The defendant argues that the trial court “may have erred” by not disclosing
certain confidential records that it reviewed in camera prior to trial, and
requests that we conduct an in camera review of those records to determine
whether the trial court sustainably exercised its discretion by withholding
them. See State v. Aldrich, 
169 N.H. 345
, 354 (2016). In State v. Girard, 173
N.H. ___, ___ (decided October 16, 2020) (slip op. at 6-10), we recently clarified
the standard that a trial court must apply when determining whether
confidential records must be disclosed to a defendant. Because the trial court
did not have the benefit of Girard when it conducted its in camera review and
withheld certain confidential records, we remand to the trial court for the
limited purpose of reviewing confidential records in accordance with the
standard set forth in Girard.

       On or before February 11, 2021, the trial court shall review the withheld
confidential records, which are being transferred with this opinion, in
accordance with the standard set forth in Girard, and shall report the results of
its review to this court.
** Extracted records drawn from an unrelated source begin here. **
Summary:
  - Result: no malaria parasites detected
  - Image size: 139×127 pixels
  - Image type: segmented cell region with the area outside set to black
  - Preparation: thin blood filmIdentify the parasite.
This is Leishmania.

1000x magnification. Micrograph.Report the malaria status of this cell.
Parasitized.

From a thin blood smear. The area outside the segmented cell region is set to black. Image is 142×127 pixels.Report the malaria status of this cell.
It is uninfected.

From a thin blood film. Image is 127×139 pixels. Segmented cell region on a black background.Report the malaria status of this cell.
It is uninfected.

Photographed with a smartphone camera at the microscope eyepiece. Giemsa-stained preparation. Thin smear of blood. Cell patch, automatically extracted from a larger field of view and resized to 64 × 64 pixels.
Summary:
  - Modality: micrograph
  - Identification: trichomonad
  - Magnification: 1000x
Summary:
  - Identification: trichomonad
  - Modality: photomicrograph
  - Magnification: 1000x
If the trial court determines that it would have
disclosed any of the records that it withheld had it applied the standard set
forth in Girard, it shall order a new trial unless it determines that its failure to
disclose such records was harmless beyond a reasonable doubt. See
 id. at 
___
(slip op. at 9-10). If the trial court determines under Girard that it would have
ordered the disclosure of any of the withheld records, but that its failure to
disclose such records was harmless beyond a reasonable doubt, it shall identify
in its report the records that it would have disclosed, but shall not disclose
such records to the parties. Unless the trial court determines that the
defendant is entitled to a new trial, the clerk of the Rockingham County
Superior Court shall transfer the confidential records to this court after the
trial court has completed its review of the records and has reported the results




                                         8
of the review to this court. All further processing of this appeal is stayed until
the trial court completes its review in accordance with this opinion.

                                                  Affirmed in part and remanded.

      HICKS, HANTZ MARCONI, and DONOVAN, JJ., concurred.